(Data for this task Opens)

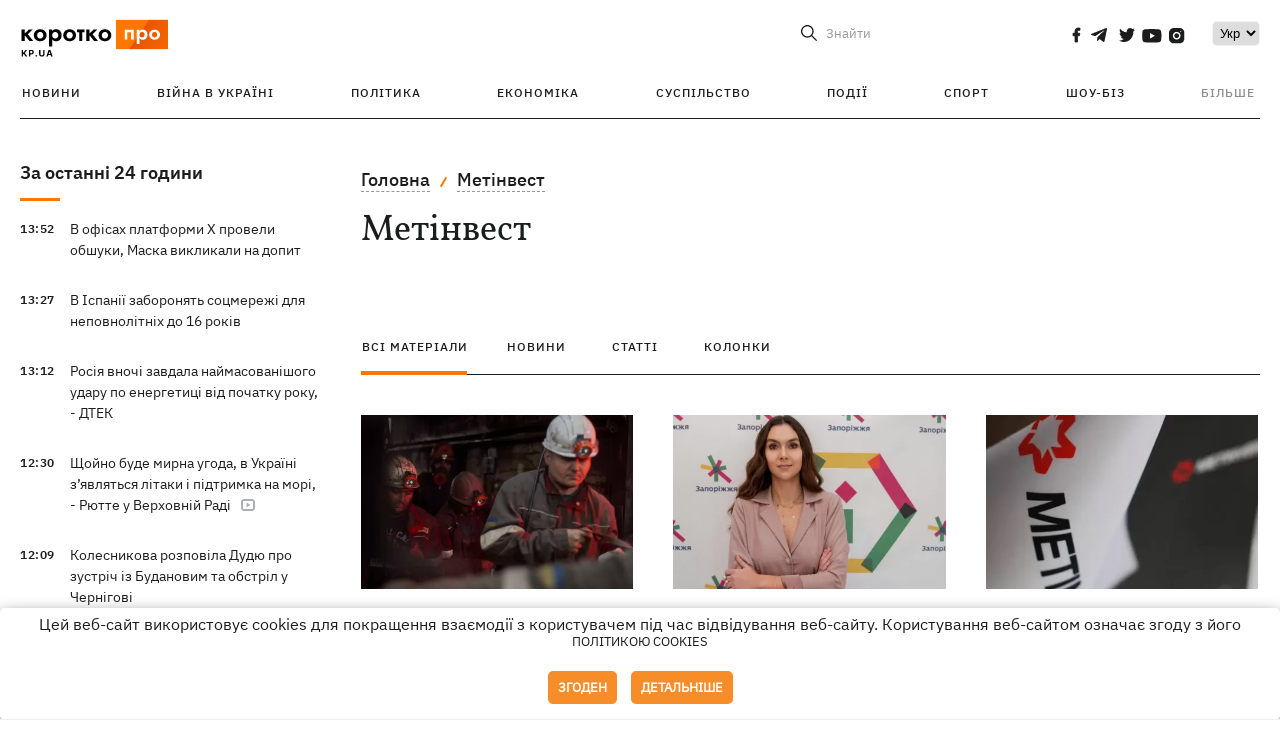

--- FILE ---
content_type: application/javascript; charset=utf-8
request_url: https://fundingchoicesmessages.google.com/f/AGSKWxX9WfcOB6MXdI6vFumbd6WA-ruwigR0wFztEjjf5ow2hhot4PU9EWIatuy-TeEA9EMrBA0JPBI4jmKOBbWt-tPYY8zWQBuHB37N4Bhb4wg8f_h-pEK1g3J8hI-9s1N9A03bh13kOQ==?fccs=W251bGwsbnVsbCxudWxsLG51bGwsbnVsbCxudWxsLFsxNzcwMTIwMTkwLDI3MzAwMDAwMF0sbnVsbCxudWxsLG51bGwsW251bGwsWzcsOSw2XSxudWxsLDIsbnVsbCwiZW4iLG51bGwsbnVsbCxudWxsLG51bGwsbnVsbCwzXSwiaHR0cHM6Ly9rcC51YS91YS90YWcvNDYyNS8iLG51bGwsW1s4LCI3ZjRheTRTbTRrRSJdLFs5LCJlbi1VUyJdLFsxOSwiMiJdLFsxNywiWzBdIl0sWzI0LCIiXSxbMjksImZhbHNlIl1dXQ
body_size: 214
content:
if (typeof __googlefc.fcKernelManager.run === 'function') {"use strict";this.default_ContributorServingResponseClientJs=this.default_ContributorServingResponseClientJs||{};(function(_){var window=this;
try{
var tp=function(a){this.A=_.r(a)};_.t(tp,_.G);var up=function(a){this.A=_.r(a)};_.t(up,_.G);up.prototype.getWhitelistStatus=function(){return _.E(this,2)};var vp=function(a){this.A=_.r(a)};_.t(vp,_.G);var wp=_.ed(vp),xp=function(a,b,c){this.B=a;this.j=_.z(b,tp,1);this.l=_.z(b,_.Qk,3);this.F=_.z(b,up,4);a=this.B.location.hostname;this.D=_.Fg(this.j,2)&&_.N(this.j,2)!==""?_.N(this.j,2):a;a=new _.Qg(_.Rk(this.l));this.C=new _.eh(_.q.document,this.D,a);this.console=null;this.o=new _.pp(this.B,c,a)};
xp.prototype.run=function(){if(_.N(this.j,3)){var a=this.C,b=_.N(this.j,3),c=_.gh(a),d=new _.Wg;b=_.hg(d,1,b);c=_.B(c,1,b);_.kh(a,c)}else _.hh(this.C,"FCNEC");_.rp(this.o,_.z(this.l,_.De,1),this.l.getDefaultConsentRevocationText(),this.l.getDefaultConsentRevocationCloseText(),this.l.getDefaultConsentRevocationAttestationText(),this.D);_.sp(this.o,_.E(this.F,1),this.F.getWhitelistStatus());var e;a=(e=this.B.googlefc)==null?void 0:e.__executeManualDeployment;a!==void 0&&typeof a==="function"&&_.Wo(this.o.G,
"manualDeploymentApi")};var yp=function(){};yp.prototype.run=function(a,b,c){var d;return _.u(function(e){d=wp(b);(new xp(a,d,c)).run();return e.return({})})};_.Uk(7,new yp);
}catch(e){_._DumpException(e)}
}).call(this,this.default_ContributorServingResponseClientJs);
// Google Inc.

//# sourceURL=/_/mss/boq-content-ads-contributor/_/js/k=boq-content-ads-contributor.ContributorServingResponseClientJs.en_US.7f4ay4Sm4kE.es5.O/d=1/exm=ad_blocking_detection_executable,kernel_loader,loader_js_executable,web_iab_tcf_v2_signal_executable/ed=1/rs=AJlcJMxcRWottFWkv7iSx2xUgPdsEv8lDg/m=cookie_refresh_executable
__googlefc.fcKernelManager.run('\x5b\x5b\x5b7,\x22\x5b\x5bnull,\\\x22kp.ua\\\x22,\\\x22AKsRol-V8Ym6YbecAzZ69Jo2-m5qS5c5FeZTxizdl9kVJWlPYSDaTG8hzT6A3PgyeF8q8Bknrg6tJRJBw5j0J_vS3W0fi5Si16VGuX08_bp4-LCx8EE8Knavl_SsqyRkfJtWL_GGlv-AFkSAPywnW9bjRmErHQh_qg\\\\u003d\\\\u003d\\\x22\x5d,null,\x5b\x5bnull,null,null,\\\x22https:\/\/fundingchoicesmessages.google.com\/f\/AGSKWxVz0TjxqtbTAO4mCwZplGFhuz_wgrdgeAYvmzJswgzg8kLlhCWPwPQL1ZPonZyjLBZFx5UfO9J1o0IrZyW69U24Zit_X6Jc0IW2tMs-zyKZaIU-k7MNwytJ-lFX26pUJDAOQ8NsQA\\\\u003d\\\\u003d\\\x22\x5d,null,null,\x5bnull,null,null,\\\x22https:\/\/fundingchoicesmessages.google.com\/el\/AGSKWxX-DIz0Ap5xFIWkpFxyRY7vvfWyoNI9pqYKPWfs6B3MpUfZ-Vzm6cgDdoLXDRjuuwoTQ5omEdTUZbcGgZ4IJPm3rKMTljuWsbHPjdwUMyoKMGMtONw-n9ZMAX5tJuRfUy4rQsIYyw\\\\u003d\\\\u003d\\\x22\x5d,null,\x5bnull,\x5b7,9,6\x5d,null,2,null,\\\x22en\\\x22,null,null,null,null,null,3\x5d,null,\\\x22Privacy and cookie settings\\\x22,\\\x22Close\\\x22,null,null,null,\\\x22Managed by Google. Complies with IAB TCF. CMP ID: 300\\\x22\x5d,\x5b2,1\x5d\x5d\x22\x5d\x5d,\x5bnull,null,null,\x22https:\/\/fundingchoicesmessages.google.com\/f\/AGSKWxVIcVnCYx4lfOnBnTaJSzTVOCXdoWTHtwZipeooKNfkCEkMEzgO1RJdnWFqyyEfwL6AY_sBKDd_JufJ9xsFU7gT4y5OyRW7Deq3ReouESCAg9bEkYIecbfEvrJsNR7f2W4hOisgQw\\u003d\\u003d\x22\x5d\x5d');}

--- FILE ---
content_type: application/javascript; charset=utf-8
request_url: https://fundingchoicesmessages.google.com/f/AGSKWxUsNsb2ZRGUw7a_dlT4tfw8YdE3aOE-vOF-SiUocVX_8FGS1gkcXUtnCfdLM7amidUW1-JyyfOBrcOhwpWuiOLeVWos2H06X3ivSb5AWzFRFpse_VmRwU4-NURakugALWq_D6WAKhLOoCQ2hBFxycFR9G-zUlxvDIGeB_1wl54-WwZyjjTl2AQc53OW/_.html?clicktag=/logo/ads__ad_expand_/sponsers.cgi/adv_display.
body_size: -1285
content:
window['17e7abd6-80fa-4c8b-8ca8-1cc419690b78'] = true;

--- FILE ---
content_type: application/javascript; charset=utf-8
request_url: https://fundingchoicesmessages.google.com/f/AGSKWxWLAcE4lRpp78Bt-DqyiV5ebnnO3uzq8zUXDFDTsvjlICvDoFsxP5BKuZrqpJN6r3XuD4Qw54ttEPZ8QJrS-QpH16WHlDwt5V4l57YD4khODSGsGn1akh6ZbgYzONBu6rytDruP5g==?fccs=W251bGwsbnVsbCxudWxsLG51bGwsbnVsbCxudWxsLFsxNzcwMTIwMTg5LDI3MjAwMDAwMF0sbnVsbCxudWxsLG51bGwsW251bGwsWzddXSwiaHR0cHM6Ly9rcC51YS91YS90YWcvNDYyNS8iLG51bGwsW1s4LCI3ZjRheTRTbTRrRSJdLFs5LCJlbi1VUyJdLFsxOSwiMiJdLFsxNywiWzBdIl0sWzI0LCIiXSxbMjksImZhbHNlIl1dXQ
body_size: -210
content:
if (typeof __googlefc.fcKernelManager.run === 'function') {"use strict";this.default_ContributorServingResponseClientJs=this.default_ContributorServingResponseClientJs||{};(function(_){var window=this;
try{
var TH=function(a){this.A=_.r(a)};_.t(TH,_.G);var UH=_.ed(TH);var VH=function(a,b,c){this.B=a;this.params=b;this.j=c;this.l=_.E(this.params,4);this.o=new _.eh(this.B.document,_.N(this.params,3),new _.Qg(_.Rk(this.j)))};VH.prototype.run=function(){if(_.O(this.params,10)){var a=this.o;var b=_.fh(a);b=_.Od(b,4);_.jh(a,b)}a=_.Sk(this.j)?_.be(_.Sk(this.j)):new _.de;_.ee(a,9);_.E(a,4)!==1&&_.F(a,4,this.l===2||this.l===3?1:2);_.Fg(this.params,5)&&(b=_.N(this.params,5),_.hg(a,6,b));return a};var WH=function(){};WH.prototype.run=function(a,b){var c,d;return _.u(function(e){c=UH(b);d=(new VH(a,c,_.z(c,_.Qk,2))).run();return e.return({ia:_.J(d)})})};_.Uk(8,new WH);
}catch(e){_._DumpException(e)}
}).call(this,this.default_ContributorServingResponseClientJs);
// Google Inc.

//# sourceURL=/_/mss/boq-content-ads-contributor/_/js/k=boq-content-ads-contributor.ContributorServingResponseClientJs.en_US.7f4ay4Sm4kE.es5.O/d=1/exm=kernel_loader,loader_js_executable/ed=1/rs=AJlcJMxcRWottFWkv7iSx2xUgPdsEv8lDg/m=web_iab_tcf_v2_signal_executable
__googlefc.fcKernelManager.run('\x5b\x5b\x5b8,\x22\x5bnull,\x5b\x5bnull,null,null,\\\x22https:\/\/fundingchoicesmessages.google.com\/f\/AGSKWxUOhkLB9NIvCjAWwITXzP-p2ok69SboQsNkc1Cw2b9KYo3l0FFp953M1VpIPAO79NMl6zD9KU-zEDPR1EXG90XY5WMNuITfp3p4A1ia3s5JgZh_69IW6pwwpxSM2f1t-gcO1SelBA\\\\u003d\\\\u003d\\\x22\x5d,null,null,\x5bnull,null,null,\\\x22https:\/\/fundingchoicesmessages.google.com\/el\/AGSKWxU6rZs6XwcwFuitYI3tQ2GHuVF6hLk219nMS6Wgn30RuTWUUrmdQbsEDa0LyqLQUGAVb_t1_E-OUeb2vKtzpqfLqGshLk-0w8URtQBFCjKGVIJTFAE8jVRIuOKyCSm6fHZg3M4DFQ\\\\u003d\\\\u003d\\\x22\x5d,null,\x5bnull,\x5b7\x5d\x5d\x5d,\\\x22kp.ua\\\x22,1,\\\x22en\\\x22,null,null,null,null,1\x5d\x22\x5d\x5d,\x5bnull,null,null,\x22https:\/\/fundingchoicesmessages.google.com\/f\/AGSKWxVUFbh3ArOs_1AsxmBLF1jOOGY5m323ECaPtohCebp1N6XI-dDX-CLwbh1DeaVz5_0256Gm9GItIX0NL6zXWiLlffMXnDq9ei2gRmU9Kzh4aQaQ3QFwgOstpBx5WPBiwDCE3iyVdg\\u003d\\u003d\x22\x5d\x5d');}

(Data for this task Closes)

» Task to complete
Check each line of the material for "getWhitelistStatus". Copy the ones that have it.

» Final answer
var tp=function(a){this.A=_.r(a)};_.t(tp,_.G);var up=function(a){this.A=_.r(a)};_.t(up,_.G);up.prototype.getWhitelistStatus=function(){return _.E(this,2)};var vp=function(a){this.A=_.r(a)};_.t(vp,_.G);var wp=_.ed(vp),xp=function(a,b,c){this.B=a;this.j=_.z(b,tp,1);this.l=_.z(b,_.Qk,3);this.F=_.z(b,up,4);a=this.B.location.hostname;this.D=_.Fg(this.j,2)&&_.N(this.j,2)!==""?_.N(this.j,2):a;a=new _.Qg(_.Rk(this.l));this.C=new _.eh(_.q.document,this.D,a);this.console=null;this.o=new _.pp(this.B,c,a)};
xp.prototype.run=function(){if(_.N(this.j,3)){var a=this.C,b=_.N(this.j,3),c=_.gh(a),d=new _.Wg;b=_.hg(d,1,b);c=_.B(c,1,b);_.kh(a,c)}else _.hh(this.C,"FCNEC");_.rp(this.o,_.z(this.l,_.De,1),this.l.getDefaultConsentRevocationText(),this.l.getDefaultConsentRevocationCloseText(),this.l.getDefaultConsentRevocationAttestationText(),this.D);_.sp(this.o,_.E(this.F,1),this.F.getWhitelistStatus());var e;a=(e=this.B.googlefc)==null?void 0:e.__executeManualDeployment;a!==void 0&&typeof a==="function"&&_.Wo(this.o.G,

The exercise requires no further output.